WASHINGTON (AFP) – The Federal Reserve is expected to maintain its slow march toward a normal monetary stance in its policy meeting Tuesday and Wednesday.
But a small, key adjustment to its messaging could confirm growing confidence in the economy.
After the surprisingly poor jobs market report for August, pressure has alleviated somewhat on the Federal Open Market Committee from so-called inflation hawks to move soon to raise interest rates.
And although US economic data Friday showed encouraging improvements in consumer spending and confidence, it likely is not enough to sway the FOMC off its plan to increase interest rates only as early as mid-2015.
“We expect the FOMC to have a moderately hawkish tone at its 16-17 September meeting,” said Thomas Costerg at Standard Chartered.
“The FOMC may update its exit principles, but there should be no surprises.”
The FOMC’s main policy action of the past year, the steady reduction of its once-$85 billion a month bond-buying stimulus programme, will continue with the aim of winding it up completely in October.

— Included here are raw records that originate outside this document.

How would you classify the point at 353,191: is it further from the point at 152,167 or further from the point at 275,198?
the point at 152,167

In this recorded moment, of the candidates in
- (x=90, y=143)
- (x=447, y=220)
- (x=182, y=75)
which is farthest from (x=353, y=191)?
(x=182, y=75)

The next step after that would be to begin raising the benchmark fed funds interest rate, stuck at zero since the end of 2008, and now blamed for overheating asset markets around the globe.
So far the Fed has stuck to its forecast – based on the averaged expectations of FOMC members – that interest rates won’t be lifted before the second half of 2015, and only slowly after then.

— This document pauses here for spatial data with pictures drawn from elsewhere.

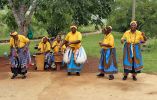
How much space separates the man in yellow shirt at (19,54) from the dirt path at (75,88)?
1.05 ft

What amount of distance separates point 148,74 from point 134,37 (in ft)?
6.43

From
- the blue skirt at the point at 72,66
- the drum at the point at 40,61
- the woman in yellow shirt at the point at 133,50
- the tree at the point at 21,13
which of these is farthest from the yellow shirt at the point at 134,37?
the tree at the point at 21,13

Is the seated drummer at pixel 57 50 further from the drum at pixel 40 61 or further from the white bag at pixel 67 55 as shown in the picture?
the white bag at pixel 67 55

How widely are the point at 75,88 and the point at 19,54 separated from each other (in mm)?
2386

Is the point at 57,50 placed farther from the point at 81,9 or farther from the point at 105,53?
the point at 105,53

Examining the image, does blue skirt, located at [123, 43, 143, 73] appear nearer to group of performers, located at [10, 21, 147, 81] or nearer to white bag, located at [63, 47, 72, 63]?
group of performers, located at [10, 21, 147, 81]

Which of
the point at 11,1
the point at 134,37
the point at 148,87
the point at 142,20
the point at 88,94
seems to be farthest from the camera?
the point at 142,20

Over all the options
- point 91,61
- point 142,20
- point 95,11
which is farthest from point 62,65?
point 142,20

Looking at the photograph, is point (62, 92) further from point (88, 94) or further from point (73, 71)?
point (73, 71)

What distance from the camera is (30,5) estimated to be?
16.2m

So far, too, inflation has remained repressed, providing the hawks with little to back their calls for an earlier rate hike.
But the labour market, and how that will shape inflation, remains a conundrum, and the FOMC is unlikely to change policy until they are more clear about it.
After seven straight months over 200,000, job generation plunged to 142,000 in August, raising questions over whether the economy is weaker than even doves like Fed chair Janet Yellen had thought.